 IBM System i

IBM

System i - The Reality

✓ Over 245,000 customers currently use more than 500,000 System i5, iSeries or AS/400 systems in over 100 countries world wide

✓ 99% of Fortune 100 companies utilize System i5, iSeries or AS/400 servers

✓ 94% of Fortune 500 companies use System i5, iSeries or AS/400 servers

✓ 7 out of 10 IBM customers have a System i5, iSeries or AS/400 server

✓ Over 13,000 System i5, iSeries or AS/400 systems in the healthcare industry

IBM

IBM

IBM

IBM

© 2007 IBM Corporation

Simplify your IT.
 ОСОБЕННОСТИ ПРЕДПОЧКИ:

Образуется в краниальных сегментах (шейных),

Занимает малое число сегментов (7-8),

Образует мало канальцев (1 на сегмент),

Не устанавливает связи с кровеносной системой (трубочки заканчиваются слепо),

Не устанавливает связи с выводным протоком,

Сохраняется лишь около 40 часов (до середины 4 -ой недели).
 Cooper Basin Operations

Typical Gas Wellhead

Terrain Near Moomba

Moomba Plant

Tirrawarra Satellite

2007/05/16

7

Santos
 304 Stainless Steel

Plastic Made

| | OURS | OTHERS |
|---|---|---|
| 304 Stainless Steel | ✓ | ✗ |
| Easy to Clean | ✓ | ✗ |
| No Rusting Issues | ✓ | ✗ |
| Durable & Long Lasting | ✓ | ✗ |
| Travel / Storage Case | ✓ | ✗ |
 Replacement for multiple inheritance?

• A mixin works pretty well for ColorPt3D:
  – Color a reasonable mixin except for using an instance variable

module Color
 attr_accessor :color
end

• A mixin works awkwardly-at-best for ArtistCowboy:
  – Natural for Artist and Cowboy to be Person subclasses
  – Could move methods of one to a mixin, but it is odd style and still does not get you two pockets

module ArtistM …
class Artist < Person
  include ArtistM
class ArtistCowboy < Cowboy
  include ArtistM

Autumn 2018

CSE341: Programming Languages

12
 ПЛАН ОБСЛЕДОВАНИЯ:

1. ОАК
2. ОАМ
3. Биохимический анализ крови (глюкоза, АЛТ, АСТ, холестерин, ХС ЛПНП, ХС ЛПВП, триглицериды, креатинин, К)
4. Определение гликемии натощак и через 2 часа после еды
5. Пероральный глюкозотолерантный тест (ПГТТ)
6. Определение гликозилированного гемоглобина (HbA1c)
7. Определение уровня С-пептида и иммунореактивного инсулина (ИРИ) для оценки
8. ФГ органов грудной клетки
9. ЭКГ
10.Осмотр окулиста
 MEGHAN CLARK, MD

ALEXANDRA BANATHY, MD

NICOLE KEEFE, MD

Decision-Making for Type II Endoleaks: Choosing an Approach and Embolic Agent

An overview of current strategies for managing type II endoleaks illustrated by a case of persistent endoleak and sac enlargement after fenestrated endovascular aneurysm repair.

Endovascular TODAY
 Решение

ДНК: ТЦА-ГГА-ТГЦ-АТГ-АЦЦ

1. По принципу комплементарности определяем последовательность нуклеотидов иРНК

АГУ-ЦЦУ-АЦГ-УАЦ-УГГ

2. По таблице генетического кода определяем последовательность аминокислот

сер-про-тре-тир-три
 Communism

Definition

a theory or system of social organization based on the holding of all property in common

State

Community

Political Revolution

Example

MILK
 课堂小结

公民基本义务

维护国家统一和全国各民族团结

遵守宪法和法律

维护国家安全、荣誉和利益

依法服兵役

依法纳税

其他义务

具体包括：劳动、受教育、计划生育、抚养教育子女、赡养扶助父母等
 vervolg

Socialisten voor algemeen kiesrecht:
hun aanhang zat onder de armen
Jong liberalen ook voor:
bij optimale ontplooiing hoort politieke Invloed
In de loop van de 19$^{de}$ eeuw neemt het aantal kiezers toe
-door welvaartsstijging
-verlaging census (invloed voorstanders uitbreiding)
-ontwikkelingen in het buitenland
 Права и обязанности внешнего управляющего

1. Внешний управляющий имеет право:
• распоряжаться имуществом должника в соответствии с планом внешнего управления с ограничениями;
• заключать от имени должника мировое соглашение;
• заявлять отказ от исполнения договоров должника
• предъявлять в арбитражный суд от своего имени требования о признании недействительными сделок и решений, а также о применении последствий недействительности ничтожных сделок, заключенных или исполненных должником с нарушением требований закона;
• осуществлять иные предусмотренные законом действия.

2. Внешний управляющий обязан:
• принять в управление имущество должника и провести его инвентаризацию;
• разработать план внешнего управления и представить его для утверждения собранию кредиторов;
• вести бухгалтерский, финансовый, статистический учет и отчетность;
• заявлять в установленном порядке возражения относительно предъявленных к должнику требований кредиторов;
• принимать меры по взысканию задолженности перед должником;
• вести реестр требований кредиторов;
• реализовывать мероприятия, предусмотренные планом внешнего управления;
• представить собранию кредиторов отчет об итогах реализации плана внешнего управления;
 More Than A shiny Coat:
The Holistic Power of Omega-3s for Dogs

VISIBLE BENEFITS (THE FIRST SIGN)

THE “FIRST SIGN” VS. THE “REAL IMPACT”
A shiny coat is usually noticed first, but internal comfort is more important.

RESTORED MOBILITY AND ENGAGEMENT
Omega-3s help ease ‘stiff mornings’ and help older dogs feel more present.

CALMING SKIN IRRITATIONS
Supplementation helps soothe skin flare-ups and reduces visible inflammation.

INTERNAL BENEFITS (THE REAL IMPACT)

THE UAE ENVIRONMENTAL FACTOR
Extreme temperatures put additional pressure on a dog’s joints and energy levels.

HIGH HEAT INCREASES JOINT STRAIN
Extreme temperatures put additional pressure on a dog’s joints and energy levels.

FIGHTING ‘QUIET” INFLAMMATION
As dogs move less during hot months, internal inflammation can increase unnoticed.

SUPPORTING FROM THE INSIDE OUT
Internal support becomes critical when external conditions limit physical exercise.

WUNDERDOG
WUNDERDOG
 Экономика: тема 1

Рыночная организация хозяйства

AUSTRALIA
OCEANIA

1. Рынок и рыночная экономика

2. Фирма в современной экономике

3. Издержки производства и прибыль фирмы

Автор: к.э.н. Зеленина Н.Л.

------------------------------------------------------------

Given the entries above, count how many lines include the word "определяем"; respond with the number only.

▸ Task output
2